Я отвернула низ винно-красного бархатного пальто Тони и многочисленные складки ее пышного платья из зеленого шитья под ним. Затем стала поднимать нижние юбки, пока не увидела белые хлопковые панталоны, каждая штанина которых заканчивалась вышитой оборочкой прямо над эластичными подвязками, на которых держались чулки.

По моей груди стекали капельки пота – их ловил тугой пояс комбинезона. Обычно я терпеть не могла потеть под верхней одеждой, потому что казалось, будто по мне спереди бегают тараканы.

Тони снова засмеялась и сказала что-то, но я не расслышала. Она поелозила у меня на коленках, устраиваясь поудобнее, и искоса повернула ко мне милое личико.
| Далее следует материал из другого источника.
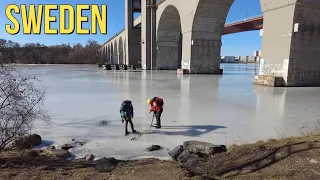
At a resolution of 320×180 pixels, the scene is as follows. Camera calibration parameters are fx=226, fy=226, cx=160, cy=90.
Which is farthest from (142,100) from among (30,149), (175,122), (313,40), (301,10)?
(313,40)

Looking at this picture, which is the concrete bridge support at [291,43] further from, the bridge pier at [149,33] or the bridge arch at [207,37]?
the bridge pier at [149,33]

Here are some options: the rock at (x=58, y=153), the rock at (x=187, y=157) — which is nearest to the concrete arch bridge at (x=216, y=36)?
the rock at (x=187, y=157)

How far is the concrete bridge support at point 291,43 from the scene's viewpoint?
511 inches

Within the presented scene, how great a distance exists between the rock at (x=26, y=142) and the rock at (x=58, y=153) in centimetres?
53

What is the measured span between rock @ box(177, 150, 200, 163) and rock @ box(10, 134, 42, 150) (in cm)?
293

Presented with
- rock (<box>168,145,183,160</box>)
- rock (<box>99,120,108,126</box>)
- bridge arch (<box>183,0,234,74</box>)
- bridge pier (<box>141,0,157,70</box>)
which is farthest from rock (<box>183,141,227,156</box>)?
bridge pier (<box>141,0,157,70</box>)

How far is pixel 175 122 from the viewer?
608 centimetres

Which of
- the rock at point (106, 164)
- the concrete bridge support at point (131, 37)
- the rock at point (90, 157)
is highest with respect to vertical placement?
the concrete bridge support at point (131, 37)

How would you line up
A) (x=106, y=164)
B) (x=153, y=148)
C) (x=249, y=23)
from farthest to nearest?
(x=249, y=23) → (x=153, y=148) → (x=106, y=164)

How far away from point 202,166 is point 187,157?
1.30 feet

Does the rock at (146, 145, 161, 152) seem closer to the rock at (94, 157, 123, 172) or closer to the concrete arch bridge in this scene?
the rock at (94, 157, 123, 172)

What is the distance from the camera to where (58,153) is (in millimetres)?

– Бабушка забыла мои рейтузы дома.

Я засунула руку в гущу ее платья с подъюбниками и ухватилась за резинку трусиков. Окажется ли ее попа настоящей и теплой – или из твердой резины, с формованной ложбинкой, как у дурацкой куклы Кока-Кола?

Руки у меня дрожали от восторга. Я на секунду замешкалась. И когда наконец собралась стянуть с Тони трусики, услышала, как входная дверь открылась и из дома на крыльцо вышла мать, поправляя поля своей шляпки.
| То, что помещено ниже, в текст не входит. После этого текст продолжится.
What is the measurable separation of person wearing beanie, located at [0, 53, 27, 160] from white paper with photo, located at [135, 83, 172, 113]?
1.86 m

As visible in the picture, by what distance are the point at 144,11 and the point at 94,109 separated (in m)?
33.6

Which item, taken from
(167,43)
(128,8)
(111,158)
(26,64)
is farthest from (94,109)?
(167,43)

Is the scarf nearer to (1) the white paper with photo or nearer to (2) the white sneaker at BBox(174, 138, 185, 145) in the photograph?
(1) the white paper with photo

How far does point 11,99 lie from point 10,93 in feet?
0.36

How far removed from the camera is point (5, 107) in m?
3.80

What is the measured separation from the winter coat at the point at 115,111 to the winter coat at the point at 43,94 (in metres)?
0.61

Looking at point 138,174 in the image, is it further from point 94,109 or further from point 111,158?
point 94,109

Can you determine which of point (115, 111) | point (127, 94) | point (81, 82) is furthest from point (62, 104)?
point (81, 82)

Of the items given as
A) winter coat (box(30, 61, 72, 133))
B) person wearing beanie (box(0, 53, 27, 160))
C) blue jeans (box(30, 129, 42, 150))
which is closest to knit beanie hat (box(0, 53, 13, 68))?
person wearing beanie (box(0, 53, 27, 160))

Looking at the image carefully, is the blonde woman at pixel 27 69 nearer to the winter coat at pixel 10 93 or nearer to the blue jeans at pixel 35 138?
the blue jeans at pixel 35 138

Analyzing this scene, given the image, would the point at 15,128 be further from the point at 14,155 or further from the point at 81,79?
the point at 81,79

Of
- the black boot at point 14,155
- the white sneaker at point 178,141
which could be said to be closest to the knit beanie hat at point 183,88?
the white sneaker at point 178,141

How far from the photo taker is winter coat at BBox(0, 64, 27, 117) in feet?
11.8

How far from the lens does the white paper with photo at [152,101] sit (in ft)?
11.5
Меня застигли врасплох посреди постыдного, жуткого деяния, от которого не спрячешься. Застыв, я сидела без движения, а Тони, взглянув на мою мать, как ни в чём не бывало слезла с моих коленей и оправила юбки.

Мать нависла над нами обеими. Я поморщилась, ожидая незамедлительного возмездия от ее умелых рук. Но чудовищность моих намерений от матери ускользнула. А может, ей просто было всё равно, что я хотела узурпировать чужое секретное местечко, которое обычно достается только шлепающим по нему мамашам да медсестрам с термометрами.

Взявшись за мой локоть, мать неуклюже подняла меня на ноги.

С минуту я стояла, будто обернутый шерстью снеговик: руки торчат в стороны, ноги разъехались. Не обращая на Тони внимания, мать начала спускаться по ступеням.

– Поторопись, – сказала она, – нельзя опаздывать.

Я обернулась. Яркоглазое видение в винно-красном пальто стояло всё там же, наверху крыльца, достав одну руку из муфты.

– Хочешь вторую конфетку? – спросила она. Я суетливо замотала головой. Нам нельзя было брать конфеты ни от кого, тем более от чужих.

Мать всё тащила меня по лестнице.

– Смотри, куда ступаешь.

– Можешь прийти поиграть завтра? – спросила Тони.

Завтра. Завтра. Завтра. Мать уже опустилась ниже, и ее твердая рука на моем локте не дала мне упасть, когда я шагнула мимо ступеньки. Быть может, завтра…

Когда мы уже оказались на тротуаре, мать, продолжая держать меня за руку, устремилась вперед, будто вплавь. Мои неуклюже обернутые и обутые в галоши коротенькие ножки топали за ней, едва поспевая. Даже когда спешить было некуда, мать ходила быстрым, целеустремленным шагом, чуть развернув стопы наружу, как настоящая леди.

– Не мешкай, – сказала она. – Уже почти полдень, знаешь ли.

Завтра, завтра, завтра.

– Что за стыдоба, такую кроху, да в такую погоду, выпускать без комбинезона да без рейтуз. Вот так вы, детвора, и простужаетесь до смерти.

Выходит, она мне не привиделась. Мать тоже видела Тони. (Что это вообще за имя такое для девочки?) Может, завтра?

– А можно мне такое пальто, как у нее, мамуля?

Мать посмотрела на меня сверху вниз, пока мы ждали сигнала светофора.

– Сколько раз я тебе говорила: не называй меня на улице мамулей!

Светофор загорелся, и мы устремились вперед.

Я тщательно обдумала свой вопрос, пытаясь за ней угнаться, и хотела, чтобы в этот раз он вышел безупречным. Наконец сформулировала.

– Купи мне красное пальто, будь добра, мамочка? – я не могла оторвать глаз от предательской земли, чтобы не спотыкаться в своих галошах, и слова, наверное, заглохли или затерялись в шарфе вокруг шеи. Так или иначе мать продолжала идти в тишине, будто не слышала ничего. Завтра, завтра, завтра.